Pondering The Enigma Of Wayne Rooney


Rooney JEEP The title of this page uses the word enigma, but only because it's hard to find a single word to fully describe the implausible mystery of Wayne Rooney's vinegar curdling ugliness.  Even his name is ugly, such a high proportion of letters from near the end of the alphabet is just wrong.  And that tattoo.  Sweet Jesus.

Wayne Rooney is so common that he has reached a level of commonness that is ironically quite hard to find.  If he wasn't a footballer, what would he be?  Probably something involving lard, or moving stuff.  A lard removal man possibly.

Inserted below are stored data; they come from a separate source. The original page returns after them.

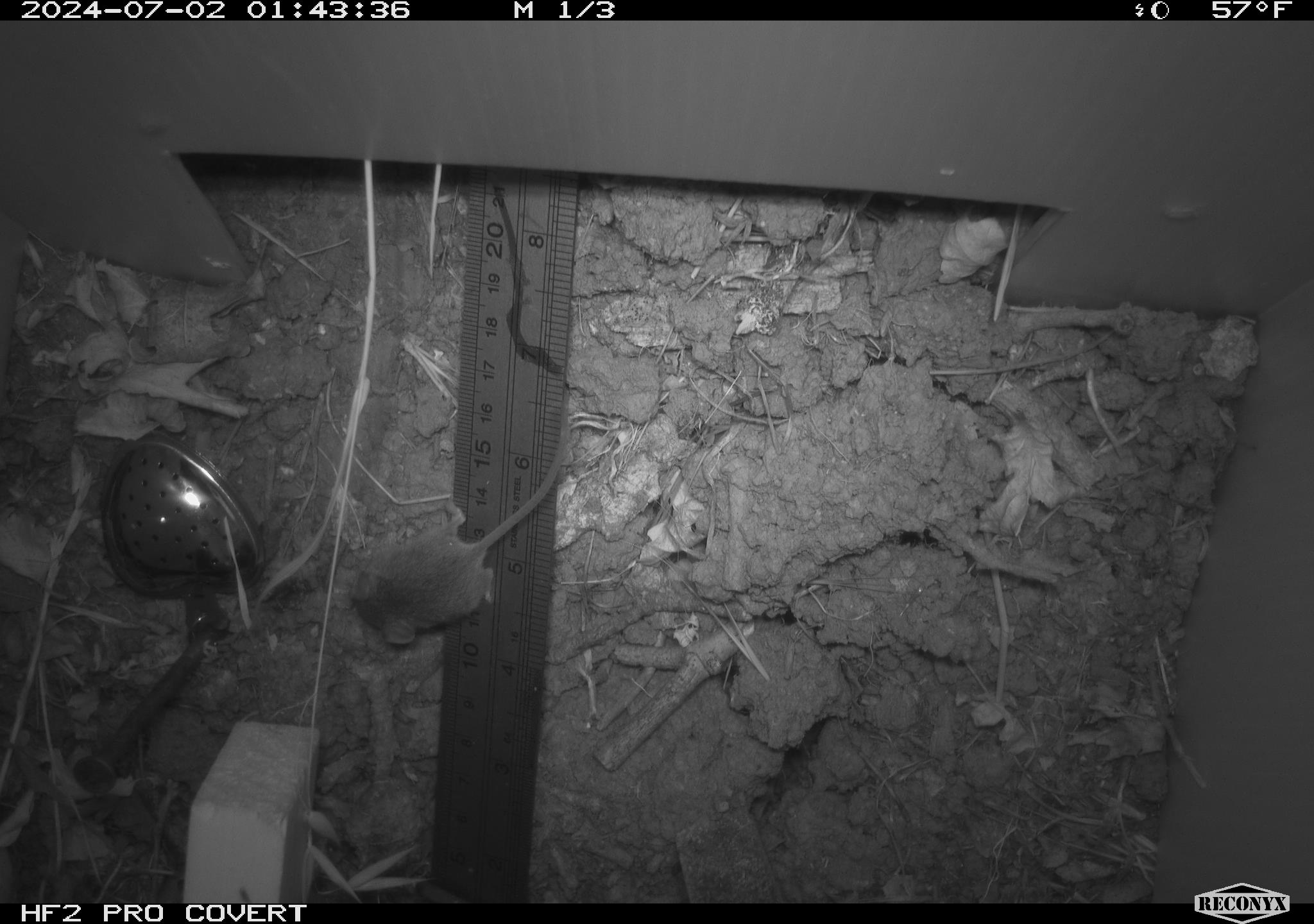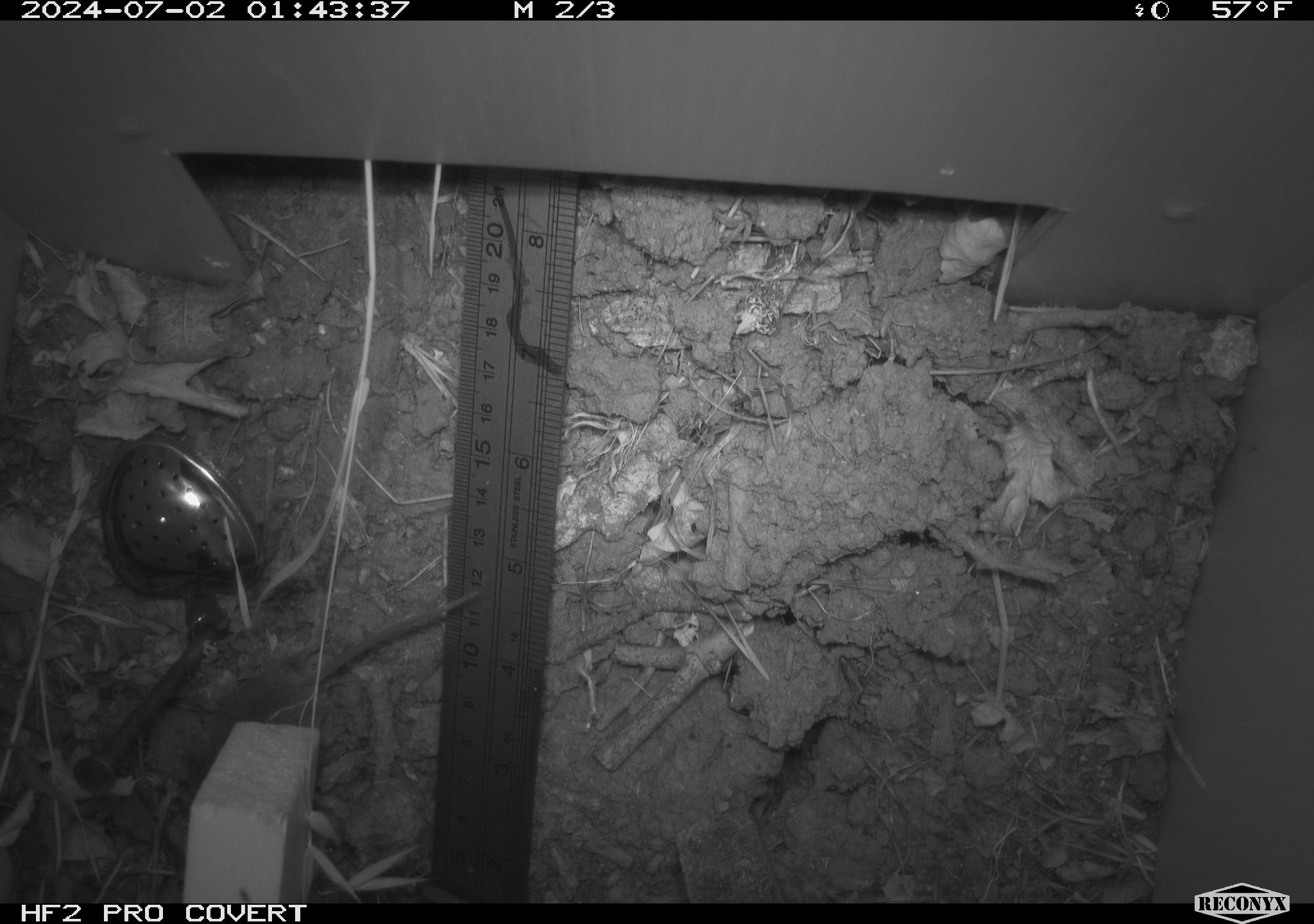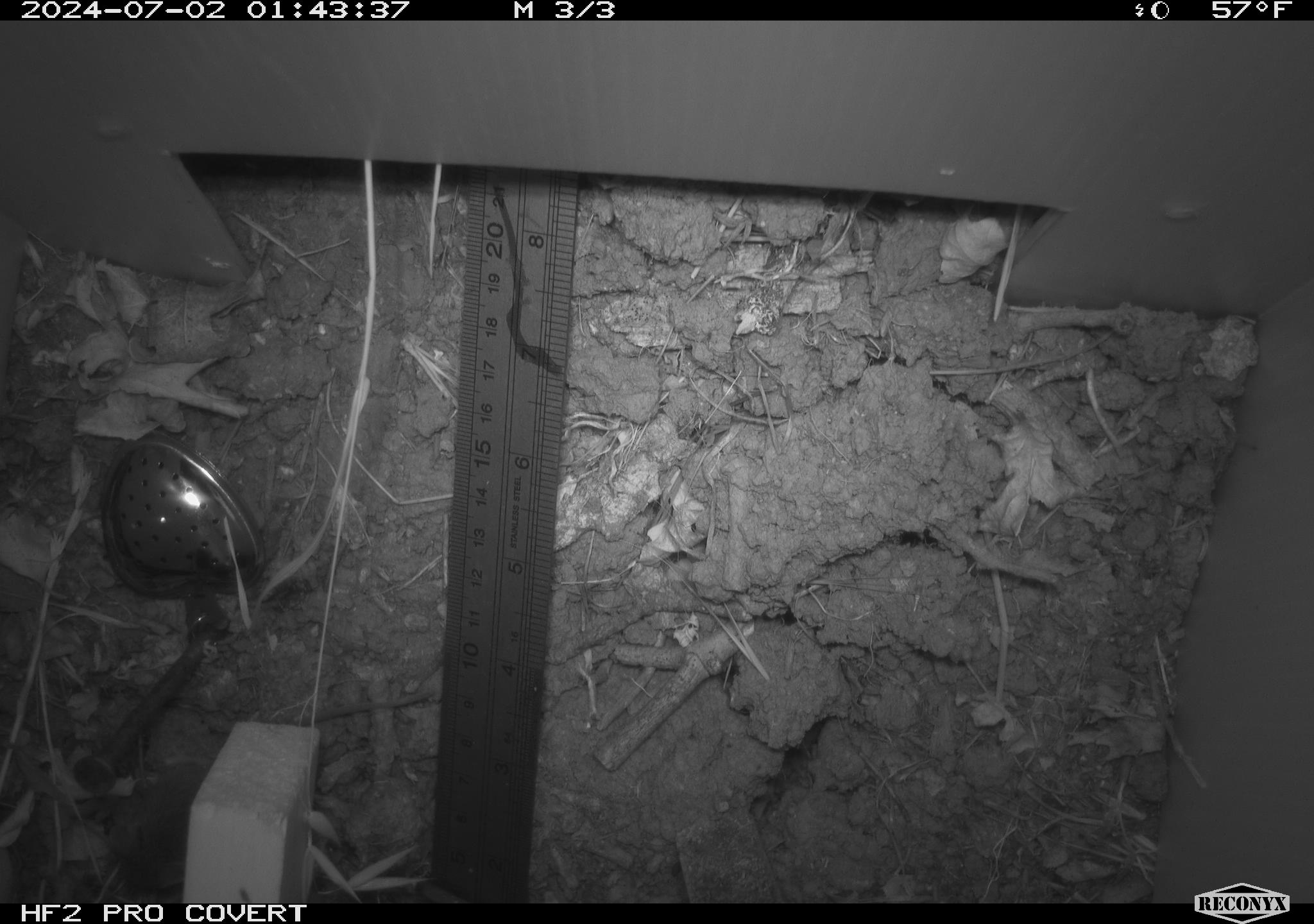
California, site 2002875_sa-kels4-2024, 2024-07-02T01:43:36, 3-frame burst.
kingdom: Animalia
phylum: Chordata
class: Mammalia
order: Rodentia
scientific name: Rodentia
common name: rodent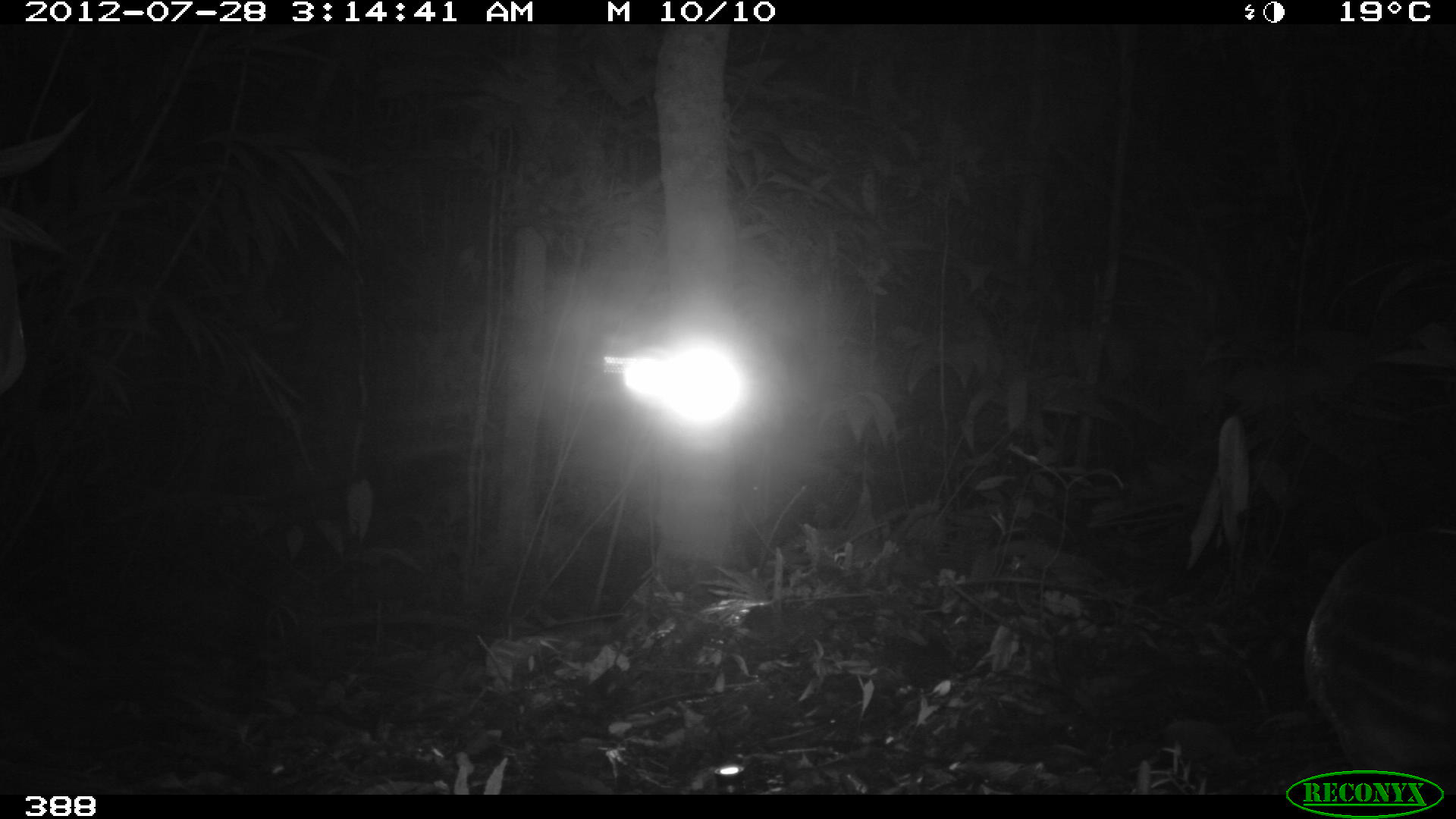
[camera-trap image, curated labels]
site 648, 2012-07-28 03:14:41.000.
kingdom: Animalia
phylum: Chordata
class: Mammalia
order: Rodentia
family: Cuniculidae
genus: Cuniculus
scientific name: Cuniculus paca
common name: spotted paca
Cuniculus paca (spotted paca).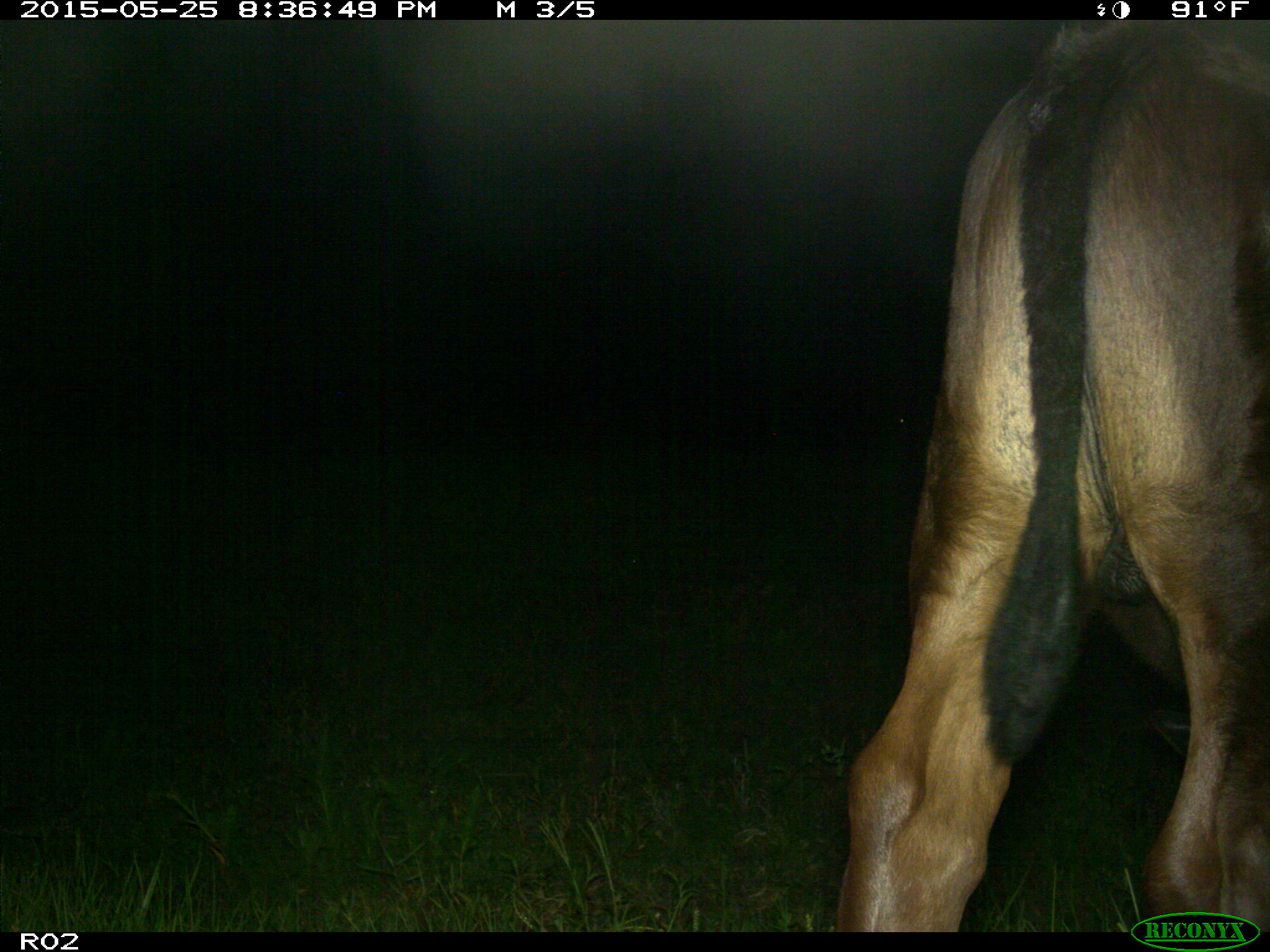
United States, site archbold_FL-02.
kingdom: Animalia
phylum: Chordata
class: Mammalia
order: Artiodactyla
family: Bovidae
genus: Bos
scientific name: Bos taurus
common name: domestic cow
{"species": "Bos taurus (domestic cow)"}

Wayne Coleen Coleen Rooney, what the fuck is her story?  Yes, she's also as common as pavement turds, but she's a looker, so why did she marry rich footballer Wayne?  For his looks?  No, his looks are worse than waterboarding.  Imagine waking up to that every day.  Coleen probably spends each and every morning confessing to 9/11.

Anyway, why they married, or why she took it upon herself to commit terrorist atrocities is not the point, the point is she should fuck off.  Fuck off with her TV programme.  Why does she have a TV programme?  Fuck off.  Some people think she's a role model for young women – what the fuck is wrong with the world?  Her style products and style expertise?  Fuck off, really.  If she's such a style expert why the fuck is she married to a hairy potato?

Rooney x3
Normally looking at a photo of Wayne Rooney can be pretty disgusting, but in this collage from the Mirror it looks like Wayne Rooney is somehow trying to fuck a picture of Wayne Rooney.  And that face on the left, is that the cum-face that a style icon wants to see looming over her?  No, not even Nani would endure that face for sex.